**EXTRAIT CHOISI:**
____
Sous conseils de ses médecins, Laurianne songe donc à faire une mastectomie préventive. L’opération consiste à une ablation des glandes mammaires suivie d’une reconstruction. Oui, sauf que l’intervention s’élève à plusieurs dizaines de milliers de francs. Et si la question du remboursement ne s’apparentait qu’à une formalité jusqu’ici, elle est devenue un réel problème.
En effet, contrairement aux BRCA1 et BRCA2, la mutation du PALB2 ne figure pas dans la liste des prestations prises en charge. Conséquence, l’opération préventive est rarement remboursée. Chaque situation est analysée au cas par cas et tout dépend de l’assureur. «Mais si je venais à développer un cancer, mon assurance me payerait les frais, qui sont plus chers que la mastectomie préventive. Ça n’a pas de sens», lance la jeune femme, dépitée.
Que dit la loi?
____
**ÉNONCÉ 1:**
Dans l’extrait choisi, recopiez tout ce qui va de «En effet, contrairement» jusqu’à «dit la loi?», en renommant «l’assureur» en «la caisse maladie».
**ÉNONCÉ 2:**
D’après l’extrait choisi, qu’est-ce qui distingue la mutation du PALB2 des mutations BRCA1 et BRCA2 ?
____
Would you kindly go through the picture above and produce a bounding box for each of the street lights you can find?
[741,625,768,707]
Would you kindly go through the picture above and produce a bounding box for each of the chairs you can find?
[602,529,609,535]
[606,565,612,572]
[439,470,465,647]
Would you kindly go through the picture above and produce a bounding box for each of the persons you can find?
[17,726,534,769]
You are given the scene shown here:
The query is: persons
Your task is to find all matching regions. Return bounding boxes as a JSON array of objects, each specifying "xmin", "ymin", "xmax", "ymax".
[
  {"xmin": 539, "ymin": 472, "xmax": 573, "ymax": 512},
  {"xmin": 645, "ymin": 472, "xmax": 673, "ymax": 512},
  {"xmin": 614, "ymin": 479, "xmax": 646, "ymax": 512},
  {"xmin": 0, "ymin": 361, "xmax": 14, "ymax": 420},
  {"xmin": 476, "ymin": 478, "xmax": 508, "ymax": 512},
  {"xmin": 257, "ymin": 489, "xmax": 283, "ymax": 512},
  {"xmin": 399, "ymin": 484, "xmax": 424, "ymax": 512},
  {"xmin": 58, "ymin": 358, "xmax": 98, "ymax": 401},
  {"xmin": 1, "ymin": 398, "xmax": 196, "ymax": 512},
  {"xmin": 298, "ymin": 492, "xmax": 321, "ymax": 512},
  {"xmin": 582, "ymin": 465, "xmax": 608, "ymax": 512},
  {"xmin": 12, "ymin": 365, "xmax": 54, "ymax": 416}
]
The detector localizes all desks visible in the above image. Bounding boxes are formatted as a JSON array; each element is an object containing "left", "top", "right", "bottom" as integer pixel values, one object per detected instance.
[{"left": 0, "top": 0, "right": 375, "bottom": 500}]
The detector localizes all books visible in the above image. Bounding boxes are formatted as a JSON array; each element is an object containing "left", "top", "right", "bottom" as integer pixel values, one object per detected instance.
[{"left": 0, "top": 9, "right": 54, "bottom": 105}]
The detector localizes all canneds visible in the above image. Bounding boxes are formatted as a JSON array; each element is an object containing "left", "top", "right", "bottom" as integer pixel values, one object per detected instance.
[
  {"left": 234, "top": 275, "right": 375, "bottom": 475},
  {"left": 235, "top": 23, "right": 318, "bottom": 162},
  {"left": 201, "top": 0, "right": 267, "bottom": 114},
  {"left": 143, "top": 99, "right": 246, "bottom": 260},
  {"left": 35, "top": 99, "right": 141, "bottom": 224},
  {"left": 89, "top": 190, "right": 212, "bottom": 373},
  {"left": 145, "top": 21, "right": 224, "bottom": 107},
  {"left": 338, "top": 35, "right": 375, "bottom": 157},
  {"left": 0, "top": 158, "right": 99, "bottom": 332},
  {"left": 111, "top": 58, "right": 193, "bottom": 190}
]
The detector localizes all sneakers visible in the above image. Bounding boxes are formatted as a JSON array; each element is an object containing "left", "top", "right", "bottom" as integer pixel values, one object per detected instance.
____
**VOTRE RÉPONSE 1:**
En effet, contrairement aux BRCA1 et BRCA2, la mutation du PALB2 ne figure pas dans la liste des prestations prises en charge. Conséquence, l’opération préventive est rarement remboursée. Chaque situation est analysée au cas par cas et tout dépend de la caisse maladie. «Mais si je venais à développer un cancer, mon assurance me payerait les frais, qui sont plus chers que la mastectomie préventive. Ça n’a pas de sens», lance la jeune femme, dépitée.
Que dit la loi?

**VOTRE RÉPONSE 2:**
Contrairement aux BRCA1 et BRCA2, elle ne figure pas dans la liste des prestations prises en charge.